** Supplied data follows **

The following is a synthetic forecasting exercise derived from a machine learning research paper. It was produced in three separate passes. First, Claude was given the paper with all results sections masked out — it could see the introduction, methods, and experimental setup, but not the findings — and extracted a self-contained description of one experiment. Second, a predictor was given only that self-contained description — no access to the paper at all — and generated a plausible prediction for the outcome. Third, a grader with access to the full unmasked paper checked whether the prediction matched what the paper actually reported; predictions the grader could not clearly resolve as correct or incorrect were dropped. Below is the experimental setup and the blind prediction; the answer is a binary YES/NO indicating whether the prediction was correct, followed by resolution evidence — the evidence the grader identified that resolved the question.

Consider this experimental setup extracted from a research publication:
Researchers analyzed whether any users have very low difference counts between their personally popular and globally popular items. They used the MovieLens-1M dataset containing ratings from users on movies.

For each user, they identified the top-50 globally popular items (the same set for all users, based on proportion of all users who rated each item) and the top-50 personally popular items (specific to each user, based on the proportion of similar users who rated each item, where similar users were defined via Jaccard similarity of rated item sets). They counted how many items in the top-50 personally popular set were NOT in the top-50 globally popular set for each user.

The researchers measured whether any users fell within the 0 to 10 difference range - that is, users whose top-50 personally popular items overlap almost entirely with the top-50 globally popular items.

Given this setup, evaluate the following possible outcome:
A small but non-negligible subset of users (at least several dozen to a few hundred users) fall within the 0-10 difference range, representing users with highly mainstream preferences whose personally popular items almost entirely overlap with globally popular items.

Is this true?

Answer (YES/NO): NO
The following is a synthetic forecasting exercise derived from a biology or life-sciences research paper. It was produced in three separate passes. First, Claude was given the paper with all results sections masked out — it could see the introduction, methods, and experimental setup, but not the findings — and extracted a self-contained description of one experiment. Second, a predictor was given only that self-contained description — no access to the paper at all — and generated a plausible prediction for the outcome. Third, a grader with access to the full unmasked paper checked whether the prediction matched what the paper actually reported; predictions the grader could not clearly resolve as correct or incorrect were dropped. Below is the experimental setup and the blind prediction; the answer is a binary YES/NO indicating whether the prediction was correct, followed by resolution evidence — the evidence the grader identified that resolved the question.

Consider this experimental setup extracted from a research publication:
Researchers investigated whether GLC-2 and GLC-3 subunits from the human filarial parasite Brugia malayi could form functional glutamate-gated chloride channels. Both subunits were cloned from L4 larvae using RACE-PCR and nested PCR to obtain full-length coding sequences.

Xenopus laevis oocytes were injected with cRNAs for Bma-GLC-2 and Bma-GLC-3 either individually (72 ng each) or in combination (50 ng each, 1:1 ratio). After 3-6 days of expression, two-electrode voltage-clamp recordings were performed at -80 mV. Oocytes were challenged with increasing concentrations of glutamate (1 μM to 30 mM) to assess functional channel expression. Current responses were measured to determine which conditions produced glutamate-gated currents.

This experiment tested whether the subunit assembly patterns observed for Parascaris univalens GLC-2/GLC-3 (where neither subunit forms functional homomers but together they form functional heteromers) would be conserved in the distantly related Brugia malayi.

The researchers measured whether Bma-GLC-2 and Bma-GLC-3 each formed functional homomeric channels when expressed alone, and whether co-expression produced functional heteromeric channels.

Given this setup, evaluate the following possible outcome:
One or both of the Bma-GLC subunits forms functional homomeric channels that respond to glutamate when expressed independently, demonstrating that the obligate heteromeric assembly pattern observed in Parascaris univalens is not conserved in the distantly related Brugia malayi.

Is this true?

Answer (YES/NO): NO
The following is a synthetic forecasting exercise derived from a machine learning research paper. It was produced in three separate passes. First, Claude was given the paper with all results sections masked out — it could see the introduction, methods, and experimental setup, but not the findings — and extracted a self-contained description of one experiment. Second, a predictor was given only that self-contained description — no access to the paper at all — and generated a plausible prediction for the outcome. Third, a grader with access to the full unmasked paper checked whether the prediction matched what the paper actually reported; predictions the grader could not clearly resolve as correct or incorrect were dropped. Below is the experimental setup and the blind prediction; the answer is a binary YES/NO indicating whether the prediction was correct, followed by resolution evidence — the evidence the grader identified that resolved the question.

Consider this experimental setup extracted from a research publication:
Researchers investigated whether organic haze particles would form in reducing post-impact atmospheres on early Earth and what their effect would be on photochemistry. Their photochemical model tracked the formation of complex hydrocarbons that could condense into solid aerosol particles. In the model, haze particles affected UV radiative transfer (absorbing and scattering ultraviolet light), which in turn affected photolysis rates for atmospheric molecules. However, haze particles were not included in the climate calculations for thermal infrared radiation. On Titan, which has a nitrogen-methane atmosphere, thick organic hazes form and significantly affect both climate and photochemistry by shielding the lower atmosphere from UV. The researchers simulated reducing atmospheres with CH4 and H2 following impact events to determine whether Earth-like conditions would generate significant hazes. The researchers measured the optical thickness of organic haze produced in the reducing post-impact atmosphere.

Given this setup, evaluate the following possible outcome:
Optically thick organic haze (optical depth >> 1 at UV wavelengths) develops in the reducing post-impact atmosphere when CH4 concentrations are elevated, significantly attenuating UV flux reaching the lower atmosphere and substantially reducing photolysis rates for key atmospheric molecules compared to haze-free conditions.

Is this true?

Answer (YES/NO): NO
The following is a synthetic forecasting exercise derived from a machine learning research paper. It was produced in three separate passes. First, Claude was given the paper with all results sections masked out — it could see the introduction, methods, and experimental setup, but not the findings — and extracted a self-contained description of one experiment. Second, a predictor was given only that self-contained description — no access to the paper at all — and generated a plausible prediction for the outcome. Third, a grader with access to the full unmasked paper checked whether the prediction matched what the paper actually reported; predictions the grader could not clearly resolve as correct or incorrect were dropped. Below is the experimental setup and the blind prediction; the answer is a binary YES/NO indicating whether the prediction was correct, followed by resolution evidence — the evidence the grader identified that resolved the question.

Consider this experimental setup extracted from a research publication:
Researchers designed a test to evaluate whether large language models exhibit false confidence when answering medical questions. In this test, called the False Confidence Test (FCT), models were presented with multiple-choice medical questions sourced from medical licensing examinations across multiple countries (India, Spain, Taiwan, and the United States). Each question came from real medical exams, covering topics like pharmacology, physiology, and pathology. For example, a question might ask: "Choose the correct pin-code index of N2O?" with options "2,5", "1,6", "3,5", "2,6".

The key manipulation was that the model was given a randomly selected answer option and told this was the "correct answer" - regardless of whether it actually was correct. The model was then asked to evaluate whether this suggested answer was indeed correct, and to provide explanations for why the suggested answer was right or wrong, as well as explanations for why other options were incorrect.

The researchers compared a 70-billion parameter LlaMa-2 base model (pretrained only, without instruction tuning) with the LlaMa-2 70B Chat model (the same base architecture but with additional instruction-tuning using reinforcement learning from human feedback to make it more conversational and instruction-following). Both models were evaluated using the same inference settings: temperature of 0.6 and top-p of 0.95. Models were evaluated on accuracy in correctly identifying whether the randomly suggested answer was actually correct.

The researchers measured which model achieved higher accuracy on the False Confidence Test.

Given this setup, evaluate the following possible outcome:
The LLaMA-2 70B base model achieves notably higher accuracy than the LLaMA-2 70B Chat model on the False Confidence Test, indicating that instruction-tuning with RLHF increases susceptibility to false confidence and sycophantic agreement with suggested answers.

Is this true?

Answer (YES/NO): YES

** End of Supplied data **

What you need to do is repeat every record above exactly.

■ Task solution:
The following is a synthetic forecasting exercise derived from a machine learning research paper. It was produced in three separate passes. First, Claude was given the paper with all results sections masked out — it could see the introduction, methods, and experimental setup, but not the findings — and extracted a self-contained description of one experiment. Second, a predictor was given only that self-contained description — no access to the paper at all — and generated a plausible prediction for the outcome. Third, a grader with access to the full unmasked paper checked whether the prediction matched what the paper actually reported; predictions the grader could not clearly resolve as correct or incorrect were dropped. Below is the experimental setup and the blind prediction; the answer is a binary YES/NO indicating whether the prediction was correct, followed by resolution evidence — the evidence the grader identified that resolved the question.

Consider this experimental setup extracted from a research publication:
Researchers analyzed whether any users have very low difference counts between their personally popular and globally popular items. They used the MovieLens-1M dataset containing ratings from users on movies.

For each user, they identified the top-50 globally popular items (the same set for all users, based on proportion of all users who rated each item) and the top-50 personally popular items (specific to each user, based on the proportion of similar users who rated each item, where similar users were defined via Jaccard similarity of rated item sets). They counted how many items in the top-50 personally popular set were NOT in the top-50 globally popular set for each user.

The researchers measured whether any users fell within the 0 to 10 difference range - that is, users whose top-50 personally popular items overlap almost entirely with the top-50 globally popular items.

Given this setup, evaluate the following possible outcome:
A small but non-negligible subset of users (at least several dozen to a few hundred users) fall within the 0-10 difference range, representing users with highly mainstream preferences whose personally popular items almost entirely overlap with globally popular items.

Is this true?

Answer (YES/NO): NO
The following is a synthetic forecasting exercise derived from a biology or life-sciences research paper. It was produced in three separate passes. First, Claude was given the paper with all results sections masked out — it could see the introduction, methods, and experimental setup, but not the findings — and extracted a self-contained description of one experiment. Second, a predictor was given only that self-contained description — no access to the paper at all — and generated a plausible prediction for the outcome. Third, a grader with access to the full unmasked paper checked whether the prediction matched what the paper actually reported; predictions the grader could not clearly resolve as correct or incorrect were dropped. Below is the experimental setup and the blind prediction; the answer is a binary YES/NO indicating whether the prediction was correct, followed by resolution evidence — the evidence the grader identified that resolved the question.

Consider this experimental setup extracted from a research publication:
Researchers investigated whether GLC-2 and GLC-3 subunits from the human filarial parasite Brugia malayi could form functional glutamate-gated chloride channels. Both subunits were cloned from L4 larvae using RACE-PCR and nested PCR to obtain full-length coding sequences.

Xenopus laevis oocytes were injected with cRNAs for Bma-GLC-2 and Bma-GLC-3 either individually (72 ng each) or in combination (50 ng each, 1:1 ratio). After 3-6 days of expression, two-electrode voltage-clamp recordings were performed at -80 mV. Oocytes were challenged with increasing concentrations of glutamate (1 μM to 30 mM) to assess functional channel expression. Current responses were measured to determine which conditions produced glutamate-gated currents.

This experiment tested whether the subunit assembly patterns observed for Parascaris univalens GLC-2/GLC-3 (where neither subunit forms functional homomers but together they form functional heteromers) would be conserved in the distantly related Brugia malayi.

The researchers measured whether Bma-GLC-2 and Bma-GLC-3 each formed functional homomeric channels when expressed alone, and whether co-expression produced functional heteromeric channels.

Given this setup, evaluate the following possible outcome:
One or both of the Bma-GLC subunits forms functional homomeric channels that respond to glutamate when expressed independently, demonstrating that the obligate heteromeric assembly pattern observed in Parascaris univalens is not conserved in the distantly related Brugia malayi.

Is this true?

Answer (YES/NO): NO
The following is a synthetic forecasting exercise derived from a machine learning research paper. It was produced in three separate passes. First, Claude was given the paper with all results sections masked out — it could see the introduction, methods, and experimental setup, but not the findings — and extracted a self-contained description of one experiment. Second, a predictor was given only that self-contained description — no access to the paper at all — and generated a plausible prediction for the outcome. Third, a grader with access to the full unmasked paper checked whether the prediction matched what the paper actually reported; predictions the grader could not clearly resolve as correct or incorrect were dropped. Below is the experimental setup and the blind prediction; the answer is a binary YES/NO indicating whether the prediction was correct, followed by resolution evidence — the evidence the grader identified that resolved the question.

Consider this experimental setup extracted from a research publication:
Researchers investigated whether organic haze particles would form in reducing post-impact atmospheres on early Earth and what their effect would be on photochemistry. Their photochemical model tracked the formation of complex hydrocarbons that could condense into solid aerosol particles. In the model, haze particles affected UV radiative transfer (absorbing and scattering ultraviolet light), which in turn affected photolysis rates for atmospheric molecules. However, haze particles were not included in the climate calculations for thermal infrared radiation. On Titan, which has a nitrogen-methane atmosphere, thick organic hazes form and significantly affect both climate and photochemistry by shielding the lower atmosphere from UV. The researchers simulated reducing atmospheres with CH4 and H2 following impact events to determine whether Earth-like conditions would generate significant hazes. The researchers measured the optical thickness of organic haze produced in the reducing post-impact atmosphere.

Given this setup, evaluate the following possible outcome:
Optically thick organic haze (optical depth >> 1 at UV wavelengths) develops in the reducing post-impact atmosphere when CH4 concentrations are elevated, significantly attenuating UV flux reaching the lower atmosphere and substantially reducing photolysis rates for key atmospheric molecules compared to haze-free conditions.

Is this true?

Answer (YES/NO): NO
The following is a synthetic forecasting exercise derived from a machine learning research paper. It was produced in three separate passes. First, Claude was given the paper with all results sections masked out — it could see the introduction, methods, and experimental setup, but not the findings — and extracted a self-contained description of one experiment. Second, a predictor was given only that self-contained description — no access to the paper at all — and generated a plausible prediction for the outcome. Third, a grader with access to the full unmasked paper checked whether the prediction matched what the paper actually reported; predictions the grader could not clearly resolve as correct or incorrect were dropped. Below is the experimental setup and the blind prediction; the answer is a binary YES/NO indicating whether the prediction was correct, followed by resolution evidence — the evidence the grader identified that resolved the question.

Consider this experimental setup extracted from a research publication:
Researchers designed a test to evaluate whether large language models exhibit false confidence when answering medical questions. In this test, called the False Confidence Test (FCT), models were presented with multiple-choice medical questions sourced from medical licensing examinations across multiple countries (India, Spain, Taiwan, and the United States). Each question came from real medical exams, covering topics like pharmacology, physiology, and pathology. For example, a question might ask: "Choose the correct pin-code index of N2O?" with options "2,5", "1,6", "3,5", "2,6".

The key manipulation was that the model was given a randomly selected answer option and told this was the "correct answer" - regardless of whether it actually was correct. The model was then asked to evaluate whether this suggested answer was indeed correct, and to provide explanations for why the suggested answer was right or wrong, as well as explanations for why other options were incorrect.

The researchers compared a 70-billion parameter LlaMa-2 base model (pretrained only, without instruction tuning) with the LlaMa-2 70B Chat model (the same base architecture but with additional instruction-tuning using reinforcement learning from human feedback to make it more conversational and instruction-following). Both models were evaluated using the same inference settings: temperature of 0.6 and top-p of 0.95. Models were evaluated on accuracy in correctly identifying whether the randomly suggested answer was actually correct.

The researchers measured which model achieved higher accuracy on the False Confidence Test.

Given this setup, evaluate the following possible outcome:
The LLaMA-2 70B base model achieves notably higher accuracy than the LLaMA-2 70B Chat model on the False Confidence Test, indicating that instruction-tuning with RLHF increases susceptibility to false confidence and sycophantic agreement with suggested answers.

Is this true?

Answer (YES/NO): YES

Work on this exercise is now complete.